A espada também é significativa porque, ao contrário do relógio de ouro (uma herança enviada a Butch por um pai há muito ausente, do qual pouco se lembra), liga Butch à linha masculina da sua família. Os homens da sua família eram guerreiros, soldados nas várias guerras. Escolher a espada transforma Butch de um pugilista, alguém desconectado que entra sozinho no ringue, em um soldado, um guerreiro, um ligado a uma história e uma tradição, e cujas ações são guiadas por um rigoroso código de conduta no qual honra e coragem são as mais importantes de valor.

Finalmente, note como Butch está sempre voltando. Ele parece condenado a voltar, talvez a repetir coisas, até que acerte. Ele deve voltar ao seu apartamento para pegar seu relógio. Este regresso está associado à sua decisão de se tornar seu inimigo. Há o seu regresso à cave para salvar Marsellus, quando ele transcende a sua situação e começa a compreender algo para além do abismo. Há também o seu regresso a Knoxville. Lembre-se de que o relógio foi originalmente comprado pelo seu bisavô em Knoxville, e é para Knoxville que Butch planeja fugir depois que ele não atirar a luta. Depois de escolher a espada e salvar Marsellus, Butch pode voltar a Knoxville, agora ligado à sua linha paterna, agora legitimamente um membro da classe guerreira.

© Mark T. Conard 1997

-Mark Conard recebeu seu PhD em Filosofia da Temple University na Filadélfia e agora leciona na West Chester University na Pensilvânia.
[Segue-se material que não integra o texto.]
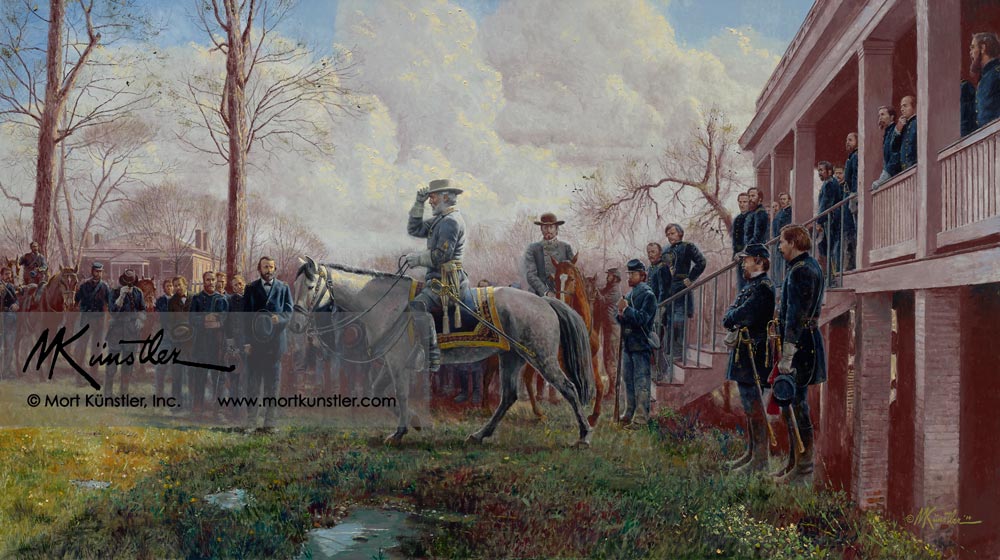 Mort Künstler wall art print Respect of an Army. CSA surrender.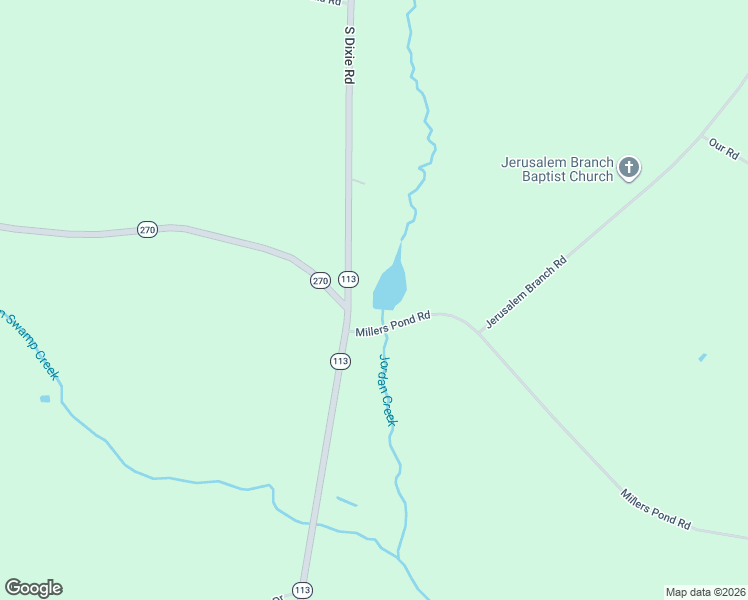 map of restaurants, bars, coffee shops, grocery stores, and more near 668 Millers Pond Road in Salley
– Gostaria de agradecer a Lou Ascione e Aeon Skoble, que me ajudaram a esclarecer e refinar minhas idéias sobre o filme nas discussões que tivemos. Agradeço também aos membros do Clube de Filosofia da West Chester University pelo seu feedback e sugestões quando lhes apresentei as minhas ideias em formato de palestra.

– Todas as citações do artigo são directamente de Quentin Tarantino’s Pulp Fiction.